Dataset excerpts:
★ ★ ★ ★

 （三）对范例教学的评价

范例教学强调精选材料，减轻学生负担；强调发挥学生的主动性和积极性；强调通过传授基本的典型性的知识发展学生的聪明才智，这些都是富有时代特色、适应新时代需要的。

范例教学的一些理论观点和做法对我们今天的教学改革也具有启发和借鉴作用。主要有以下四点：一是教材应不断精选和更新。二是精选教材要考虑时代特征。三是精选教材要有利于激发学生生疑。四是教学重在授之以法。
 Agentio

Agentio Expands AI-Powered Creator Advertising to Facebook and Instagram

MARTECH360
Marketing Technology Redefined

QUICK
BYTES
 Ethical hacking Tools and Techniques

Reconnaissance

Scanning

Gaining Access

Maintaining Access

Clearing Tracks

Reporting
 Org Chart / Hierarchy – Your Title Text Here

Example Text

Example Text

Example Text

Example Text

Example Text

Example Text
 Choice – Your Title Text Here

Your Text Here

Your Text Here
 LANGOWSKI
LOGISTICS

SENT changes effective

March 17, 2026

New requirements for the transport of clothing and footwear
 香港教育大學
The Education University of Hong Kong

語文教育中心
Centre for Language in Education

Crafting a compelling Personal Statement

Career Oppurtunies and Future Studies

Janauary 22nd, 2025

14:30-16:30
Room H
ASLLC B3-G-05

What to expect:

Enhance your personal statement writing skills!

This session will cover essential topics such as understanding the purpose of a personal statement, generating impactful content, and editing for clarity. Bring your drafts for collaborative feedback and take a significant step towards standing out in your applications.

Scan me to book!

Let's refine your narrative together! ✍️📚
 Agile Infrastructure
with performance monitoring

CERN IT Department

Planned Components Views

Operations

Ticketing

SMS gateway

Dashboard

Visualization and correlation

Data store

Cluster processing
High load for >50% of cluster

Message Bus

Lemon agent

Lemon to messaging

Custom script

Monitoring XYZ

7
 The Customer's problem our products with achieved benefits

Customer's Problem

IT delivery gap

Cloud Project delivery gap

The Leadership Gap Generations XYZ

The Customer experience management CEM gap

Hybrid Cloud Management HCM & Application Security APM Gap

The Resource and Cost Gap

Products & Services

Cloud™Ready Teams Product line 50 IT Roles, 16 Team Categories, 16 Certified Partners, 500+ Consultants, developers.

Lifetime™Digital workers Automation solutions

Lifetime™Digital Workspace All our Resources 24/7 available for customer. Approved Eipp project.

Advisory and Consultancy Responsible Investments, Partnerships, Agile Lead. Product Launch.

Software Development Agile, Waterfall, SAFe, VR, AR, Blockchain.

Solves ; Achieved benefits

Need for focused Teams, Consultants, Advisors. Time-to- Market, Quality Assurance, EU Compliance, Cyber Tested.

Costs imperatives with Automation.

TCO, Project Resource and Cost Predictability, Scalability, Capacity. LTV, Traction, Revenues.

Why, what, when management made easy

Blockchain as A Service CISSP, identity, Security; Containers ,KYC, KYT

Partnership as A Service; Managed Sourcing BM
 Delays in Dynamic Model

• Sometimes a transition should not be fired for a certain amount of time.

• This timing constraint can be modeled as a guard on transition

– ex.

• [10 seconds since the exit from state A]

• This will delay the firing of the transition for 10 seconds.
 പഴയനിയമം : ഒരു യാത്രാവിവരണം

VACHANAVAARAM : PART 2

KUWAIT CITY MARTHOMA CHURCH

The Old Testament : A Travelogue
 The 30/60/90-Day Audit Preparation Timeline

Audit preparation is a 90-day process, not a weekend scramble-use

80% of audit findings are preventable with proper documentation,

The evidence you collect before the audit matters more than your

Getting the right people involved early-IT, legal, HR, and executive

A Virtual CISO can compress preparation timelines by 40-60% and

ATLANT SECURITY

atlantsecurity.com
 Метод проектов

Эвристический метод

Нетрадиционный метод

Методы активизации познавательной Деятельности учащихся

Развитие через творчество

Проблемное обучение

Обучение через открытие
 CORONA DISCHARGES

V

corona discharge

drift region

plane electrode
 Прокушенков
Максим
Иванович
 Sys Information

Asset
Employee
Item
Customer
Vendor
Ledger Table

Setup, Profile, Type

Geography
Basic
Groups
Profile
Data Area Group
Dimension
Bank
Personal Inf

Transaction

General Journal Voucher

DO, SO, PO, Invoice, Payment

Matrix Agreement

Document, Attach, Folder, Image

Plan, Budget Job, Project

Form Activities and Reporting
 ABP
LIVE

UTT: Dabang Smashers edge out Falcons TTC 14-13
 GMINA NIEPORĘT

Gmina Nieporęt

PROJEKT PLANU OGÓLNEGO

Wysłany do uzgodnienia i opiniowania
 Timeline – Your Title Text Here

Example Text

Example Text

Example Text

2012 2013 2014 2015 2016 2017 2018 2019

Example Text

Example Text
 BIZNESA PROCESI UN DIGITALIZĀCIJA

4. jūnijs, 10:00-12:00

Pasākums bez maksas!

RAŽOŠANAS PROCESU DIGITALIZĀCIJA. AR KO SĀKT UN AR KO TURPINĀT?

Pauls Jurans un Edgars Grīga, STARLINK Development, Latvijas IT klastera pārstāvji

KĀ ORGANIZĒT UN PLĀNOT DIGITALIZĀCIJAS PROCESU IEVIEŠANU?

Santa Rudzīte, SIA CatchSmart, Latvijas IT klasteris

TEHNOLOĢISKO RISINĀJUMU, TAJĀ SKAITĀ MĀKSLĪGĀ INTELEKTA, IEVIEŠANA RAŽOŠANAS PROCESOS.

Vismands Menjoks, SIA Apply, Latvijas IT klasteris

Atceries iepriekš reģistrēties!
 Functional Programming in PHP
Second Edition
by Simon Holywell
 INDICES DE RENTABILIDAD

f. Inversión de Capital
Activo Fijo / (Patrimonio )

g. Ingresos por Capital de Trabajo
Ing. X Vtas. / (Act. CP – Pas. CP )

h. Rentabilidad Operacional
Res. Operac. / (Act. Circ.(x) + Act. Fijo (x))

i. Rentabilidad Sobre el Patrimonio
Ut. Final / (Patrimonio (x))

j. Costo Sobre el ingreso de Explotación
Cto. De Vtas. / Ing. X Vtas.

★ ★ ★ ★

### WORK ITEM
Repeat the data exactly. Omit nothing.

### TASK RESPONSE
 （三）对范例教学的评价

范例教学强调精选材料，减轻学生负担；强调发挥学生的主动性和积极性；强调通过传授基本的典型性的知识发展学生的聪明才智，这些都是富有时代特色、适应新时代需要的。

范例教学的一些理论观点和做法对我们今天的教学改革也具有启发和借鉴作用。主要有以下四点：一是教材应不断精选和更新。二是精选教材要考虑时代特征。三是精选教材要有利于激发学生生疑。四是教学重在授之以法。
 Agentio

Agentio Expands AI-Powered Creator Advertising to Facebook and Instagram

MARTECH360
Marketing Technology Redefined

QUICK
BYTES
 Ethical hacking Tools and Techniques

Reconnaissance

Scanning

Gaining Access

Maintaining Access

Clearing Tracks

Reporting
 Org Chart / Hierarchy – Your Title Text Here

Example Text

Example Text

Example Text

Example Text

Example Text

Example Text
 Choice – Your Title Text Here

Your Text Here

Your Text Here
 LANGOWSKI
LOGISTICS

SENT changes effective

March 17, 2026

New requirements for the transport of clothing and footwear
 香港教育大學
The Education University of Hong Kong

語文教育中心
Centre for Language in Education

Crafting a compelling Personal Statement

Career Oppurtunies and Future Studies

Janauary 22nd, 2025

14:30-16:30
Room H
ASLLC B3-G-05

What to expect:

Enhance your personal statement writing skills!

This session will cover essential topics such as understanding the purpose of a personal statement, generating impactful content, and editing for clarity. Bring your drafts for collaborative feedback and take a significant step towards standing out in your applications.

Scan me to book!

Let's refine your narrative together! ✍️📚
 Agile Infrastructure
with performance monitoring

CERN IT Department

Planned Components Views

Operations

Ticketing

SMS gateway

Dashboard

Visualization and correlation

Data store

Cluster processing
High load for >50% of cluster

Message Bus

Lemon agent

Lemon to messaging

Custom script

Monitoring XYZ

7
 The Customer's problem our products with achieved benefits

Customer's Problem

IT delivery gap

Cloud Project delivery gap

The Leadership Gap Generations XYZ

The Customer experience management CEM gap

Hybrid Cloud Management HCM & Application Security APM Gap

The Resource and Cost Gap

Products & Services

Cloud™Ready Teams Product line 50 IT Roles, 16 Team Categories, 16 Certified Partners, 500+ Consultants, developers.

Lifetime™Digital workers Automation solutions

Lifetime™Digital Workspace All our Resources 24/7 available for customer. Approved Eipp project.

Advisory and Consultancy Responsible Investments, Partnerships, Agile Lead. Product Launch.

Software Development Agile, Waterfall, SAFe, VR, AR, Blockchain.

Solves ; Achieved benefits

Need for focused Teams, Consultants, Advisors. Time-to- Market, Quality Assurance, EU Compliance, Cyber Tested.

Costs imperatives with Automation.

TCO, Project Resource and Cost Predictability, Scalability, Capacity. LTV, Traction, Revenues.

Why, what, when management made easy

Blockchain as A Service CISSP, identity, Security; Containers ,KYC, KYT

Partnership as A Service; Managed Sourcing BM
 Delays in Dynamic Model

• Sometimes a transition should not be fired for a certain amount of time.

• This timing constraint can be modeled as a guard on transition

– ex.

• [10 seconds since the exit from state A]

• This will delay the firing of the transition for 10 seconds.
 പഴയനിയമം : ഒരു യാത്രാവിവരണം

VACHANAVAARAM : PART 2

KUWAIT CITY MARTHOMA CHURCH

The Old Testament : A Travelogue
 The 30/60/90-Day Audit Preparation Timeline

Audit preparation is a 90-day process, not a weekend scramble-use

80% of audit findings are preventable with proper documentation,

The evidence you collect before the audit matters more than your

Getting the right people involved early-IT, legal, HR, and executive

A Virtual CISO can compress preparation timelines by 40-60% and

ATLANT SECURITY

atlantsecurity.com
 Метод проектов

Эвристический метод

Нетрадиционный метод

Методы активизации познавательной Деятельности учащихся

Развитие через творчество

Проблемное обучение

Обучение через открытие
 CORONA DISCHARGES

V

corona discharge

drift region

plane electrode
 Прокушенков
Максим
Иванович
 Sys Information

Asset
Employee
Item
Customer
Vendor
Ledger Table

Setup, Profile, Type

Geography
Basic
Groups
Profile
Data Area Group
Dimension
Bank
Personal Inf

Transaction

General Journal Voucher

DO, SO, PO, Invoice, Payment

Matrix Agreement

Document, Attach, Folder, Image

Plan, Budget Job, Project

Form Activities and Reporting
 ABP
LIVE

UTT: Dabang Smashers edge out Falcons TTC 14-13
 GMINA NIEPORĘT

Gmina Nieporęt

PROJEKT PLANU OGÓLNEGO

Wysłany do uzgodnienia i opiniowania
 Timeline – Your Title Text Here

Example Text

Example Text

Example Text

2012 2013 2014 2015 2016 2017 2018 2019

Example Text

Example Text
 BIZNESA PROCESI UN DIGITALIZĀCIJA

4. jūnijs, 10:00-12:00

Pasākums bez maksas!

RAŽOŠANAS PROCESU DIGITALIZĀCIJA. AR KO SĀKT UN AR KO TURPINĀT?

Pauls Jurans un Edgars Grīga, STARLINK Development, Latvijas IT klastera pārstāvji

KĀ ORGANIZĒT UN PLĀNOT DIGITALIZĀCIJAS PROCESU IEVIEŠANU?

Santa Rudzīte, SIA CatchSmart, Latvijas IT klasteris

TEHNOLOĢISKO RISINĀJUMU, TAJĀ SKAITĀ MĀKSLĪGĀ INTELEKTA, IEVIEŠANA RAŽOŠANAS PROCESOS.

Vismands Menjoks, SIA Apply, Latvijas IT klasteris

Atceries iepriekš reģistrēties!
 Functional Programming in PHP
Second Edition
by Simon Holywell
 INDICES DE RENTABILIDAD

f. Inversión de Capital
Activo Fijo / (Patrimonio )

g. Ingresos por Capital de Trabajo
Ing. X Vtas. / (Act. CP – Pas. CP )

h. Rentabilidad Operacional
Res. Operac. / (Act. Circ.(x) + Act. Fijo (x))

i. Rentabilidad Sobre el Patrimonio
Ut. Final / (Patrimonio (x))

j. Costo Sobre el ingreso de Explotación
Cto. De Vtas. / Ing. X Vtas.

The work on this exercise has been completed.